Pre-operative Measures

  • Hair removal using surgical clippers; razors discouraged.
  • Administration of prophylactic antibiotics 30 minutes to 1 hour before incision.
  • Maintenance of normothermia (non-cardiac patients) and euglycemia (non-diabetic patients).

CATS protocol: Clippers, Antibiotics, Temperature, and Sugar control.

Intra-operative Measures

  • Sterile surgical technique.
  • Controlled operating theatre traffic and minimized door movement.

Post-operative Measures

  • Sterile wound dressing and appropriate drain management.
  • Isolation and Transmission-Based Precautions

Overview

Isolation precautions are critical to limiting the spread of contagious pathogens. They combine standard precautions with additional transmission-based protocols.

Types of Precautions

Standard: Applicable to all patients; includes hand hygiene, PPE, safe injections, waste management, and linen care.
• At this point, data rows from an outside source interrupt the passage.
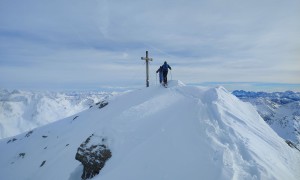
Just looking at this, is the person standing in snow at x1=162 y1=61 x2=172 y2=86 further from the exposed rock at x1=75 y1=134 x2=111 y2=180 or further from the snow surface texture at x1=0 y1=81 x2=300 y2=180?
the exposed rock at x1=75 y1=134 x2=111 y2=180

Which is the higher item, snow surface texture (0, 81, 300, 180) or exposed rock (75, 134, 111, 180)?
snow surface texture (0, 81, 300, 180)

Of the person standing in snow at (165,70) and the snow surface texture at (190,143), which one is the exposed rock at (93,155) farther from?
the person standing in snow at (165,70)

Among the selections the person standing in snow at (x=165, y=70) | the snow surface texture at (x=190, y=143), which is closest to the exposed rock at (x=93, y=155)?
the snow surface texture at (x=190, y=143)

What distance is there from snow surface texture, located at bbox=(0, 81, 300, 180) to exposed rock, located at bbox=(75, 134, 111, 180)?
563 millimetres

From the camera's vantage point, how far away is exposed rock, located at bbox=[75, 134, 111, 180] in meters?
17.7

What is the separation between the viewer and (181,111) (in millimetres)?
19406

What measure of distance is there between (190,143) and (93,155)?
708 centimetres

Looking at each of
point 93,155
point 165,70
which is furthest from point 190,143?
point 165,70

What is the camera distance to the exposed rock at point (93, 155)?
17.7 meters

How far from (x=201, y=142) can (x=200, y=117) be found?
2818 millimetres

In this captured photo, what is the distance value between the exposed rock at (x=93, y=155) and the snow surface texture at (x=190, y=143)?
0.56 meters

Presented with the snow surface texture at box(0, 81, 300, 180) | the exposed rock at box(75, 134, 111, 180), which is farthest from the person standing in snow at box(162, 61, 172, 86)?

Contact: For MRSA, C. difficile; requires gloves, gowns, and private rooms.

Droplet: For influenza, meningitis; requires surgical masks within 3–6 feet.

Airborne: For TB, measles; necessitates N95 respirators and negative pressure rooms.

Conclusion

The structured implementation of care bundles offers a practical and effective strategy to reduce HAIs. By standardizing procedures and emphasizing multidisciplinary compliance, hospitals can enhance patient safety and overall care quality.